Maren Morris has announced her departure from the country music industry.
On 15 September, the passionate LGBTQIA+ ally released a two-track EP with lyrics that confirmed she no longer gives a “damn” (‘Get The Hell Out of Here’) and is “done filling a cup with a hole in the bottom” (‘The Tree’).
In a statement accompanying its release, Morris said the songs are “incredibly key to my next step because they express a very righteously angry and liberating phase of my life these last couple of years, but also how my navigation is finally pointing towards the future, whatever that may be or sound like.”
“Honouring where I’ve been and what I’ve achieved in country music, but also freely moving forward,” she added.
Morris continued to explain her estrangement from the genre in an interview with LA Times, saying country music is “burning itself down without my help”.

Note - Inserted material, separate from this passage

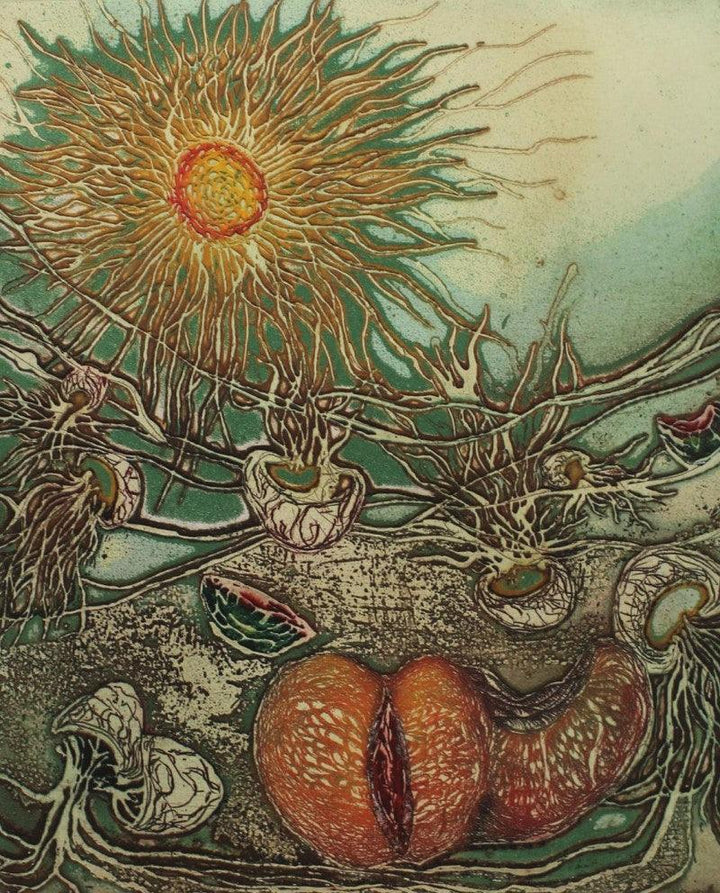 Erotic printmaking titled 'Temperament Sun', 10x8 inches, by artist Pranoti Malkute on Paper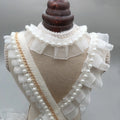 White Double-layer Gauze with Crumpled Pearl Lace Hand Diy Wedding Dress Hanfu Home Textile Accessories Lace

“After the Trump years, people’s biases were on full display. It just revealed who people really were and that they were proud to be misogynistic and racist and homophobic and transphobic,” she explained. “All these things were being celebrated, and it was weirdly dovetailing with this hyper-masculine branch of country music. I call it butt rock.”
In 2023, four country songs have topped the US charts – ‘Last Night’ by Morgan Wallen, ‘Try That in a Small Town’ by Jason Aldean, ‘Rich Men North of Richmond’ by Oliver Anthony Music and ‘I Remember Everything’ by Zach Bryan and Kasey Musgraves – making it one of the most successful years for the genre.

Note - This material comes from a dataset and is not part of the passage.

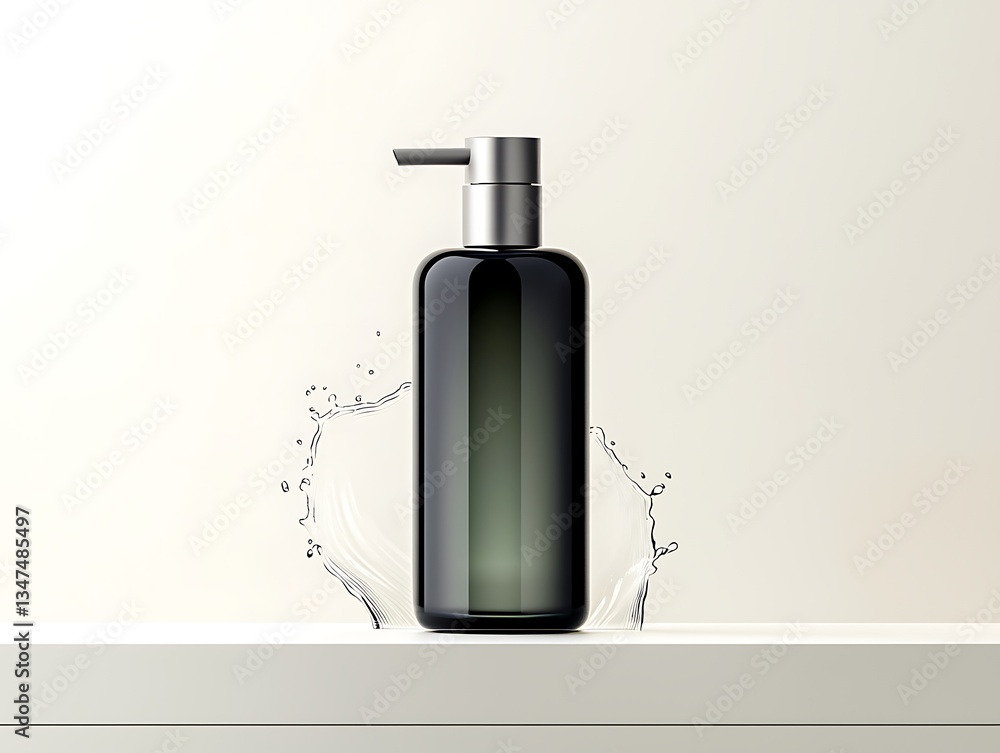 Dark green bottle with water splash Dark green bottle with water splash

All of them, bar the latter, have caused considerable controversy. Critics and fans labelled Aldean’s song as “racist” and an endorsement for “lynching” after noticing the video was filmed outside the Maury Country Courthouse in Columbia, Tennessee, where an 18-year-old Black teenager was lynched in 1927.

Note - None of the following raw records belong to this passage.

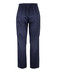Navy blue scrub cargo pants featuring an elastic waistband and side pockets. Includes a logo on the fabric.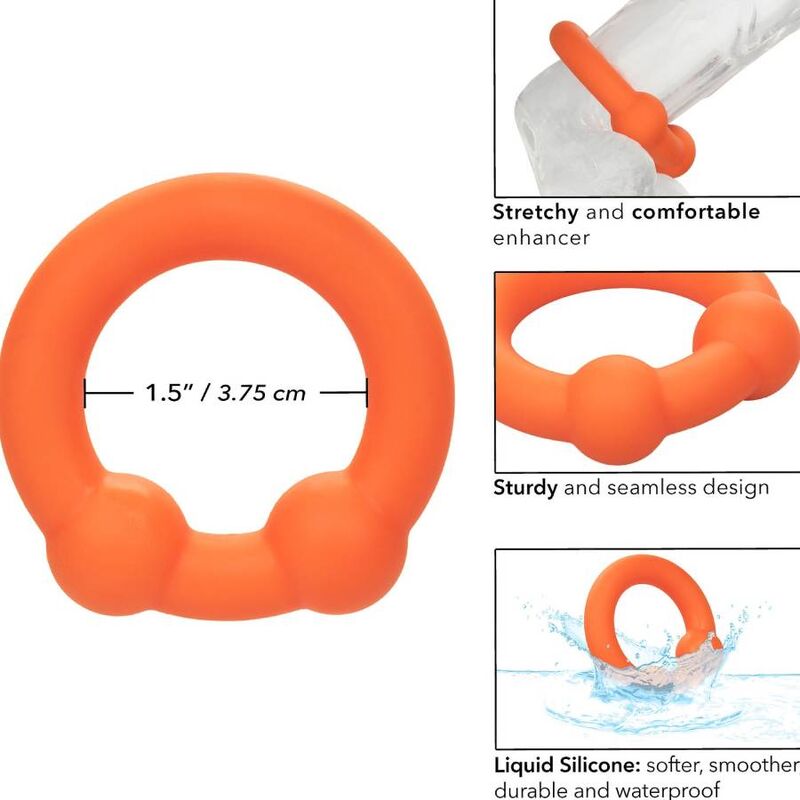 CALEXOTICS - ALPHA ANNEAU DOUBLE BOULE ORANGE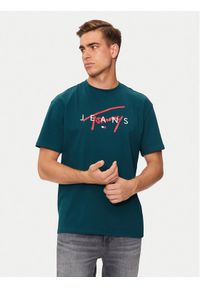 Tommy Jeans T-Shirt Signature Twist DM0DM19683 Zielony Regular Fit. Kolor: zielony. Materiał: bawełna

‘Rich Men North of Richmond’ was described as a “conservative anthem” and praised by right-wingers such as Marjorie Taylor Greene, Joe Rogan and Matt Walsh. Wallen’s song topped the Billboard Hot 100 for 16 weeks, becoming the first song without a feature to do so, despite the singer’s much-publicised use of a racial slur.
Of their success on the charts, Morris said “people are streaming” them “out of spite”: “It’s not out of true joy or love of the music. It’s to own the libs. And that’s so not what music is intended for. Music is supposed to be the voice of the oppressed — the actual oppressed. And now it’s being used as this really toxic weapon in culture wars.”
One of country music’s most outspoken LGBTQIA+ allies, Morris has continuously used her platform to raise awareness of transgender issues.
She memorably criticised Aldean’s wife Brittany for her transphobic behaviour.
After Brittany described Morris as a “lunatic country music person”, the star subsequently launched a collection of T-shirts on her website emblazoned with the phrase, as well as the number of the Trans Lifeline. She raised over $100,000 for trans organisations.
Earlier this year, Morris also used her platform to condemn Tennessee for banning public drag shows and appeared on RuPaul’s Drag Race, where she apologised to the cast for country music’s homophobic history.
“Coming from country music and its relationship with the LGBTQ+ members, I just want to say I’m sorry, and I love you guys for making me feel like a brave voice in country music,” she said. “So I just thank you, guys, for inspiring me.”
In her interview with LA Times, Morris revealed that she’s at work on her fourth studio album with Jack Antonoff, who produced ‘Get The Hell Out of Here’.